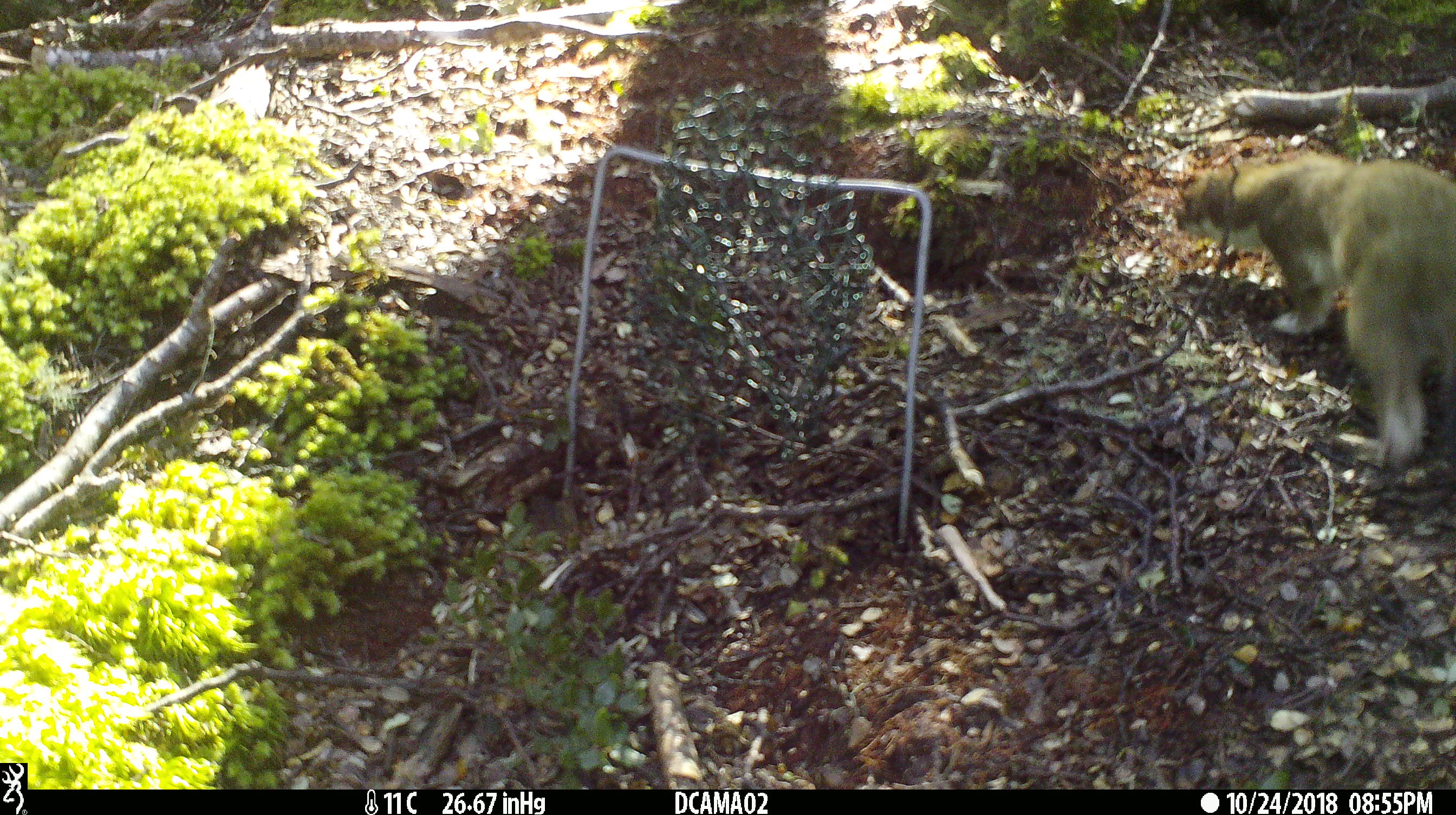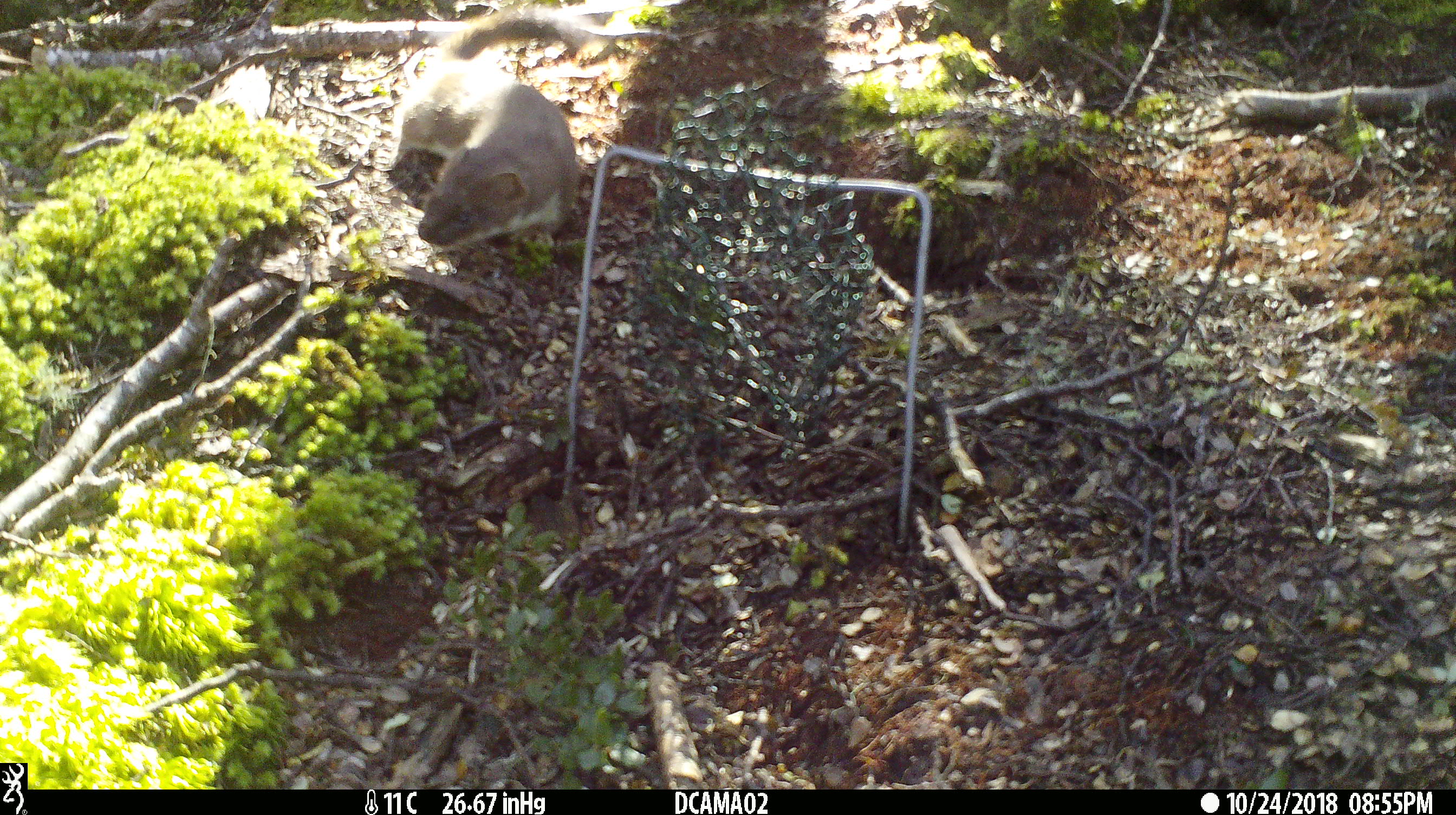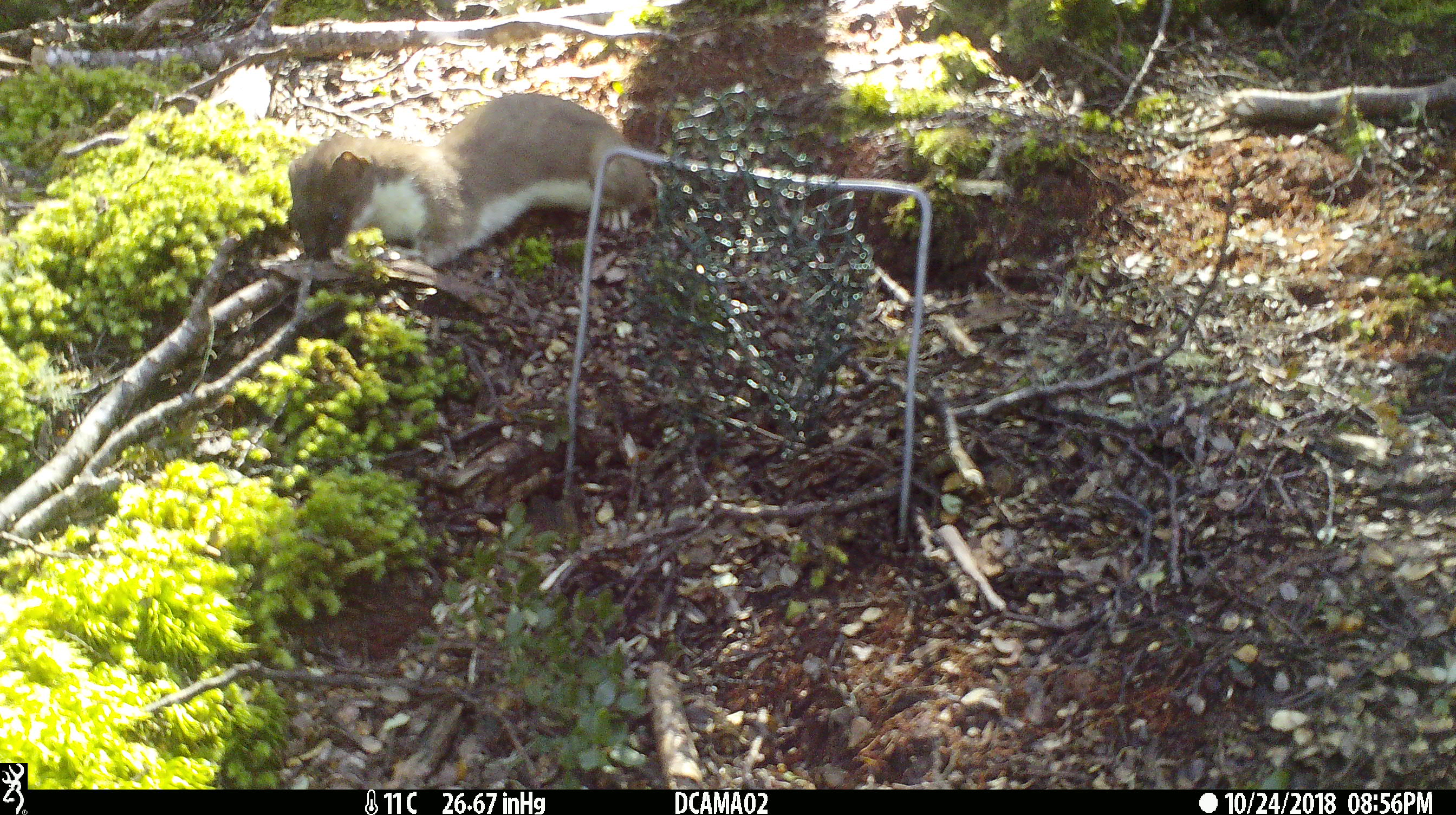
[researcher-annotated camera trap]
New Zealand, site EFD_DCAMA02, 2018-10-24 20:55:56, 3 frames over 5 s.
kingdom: Animalia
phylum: Chordata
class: Mammalia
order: Carnivora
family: Mustelidae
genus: Mustela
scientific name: Mustela erminea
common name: stoat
Stoat (Mustela erminea).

__ACTION ITEM__
Retype nothing except the lines from the line holding "phylum: Chordata" through the last line of the entries, both included.

__ANSWER FOR THIS EXERCISE__
phylum: Chordata
class: Mammalia
order: Carnivora
family: Mustelidae
genus: Mustela
scientific name: Mustela erminea
common name: stoat
Stoat (Mustela erminea).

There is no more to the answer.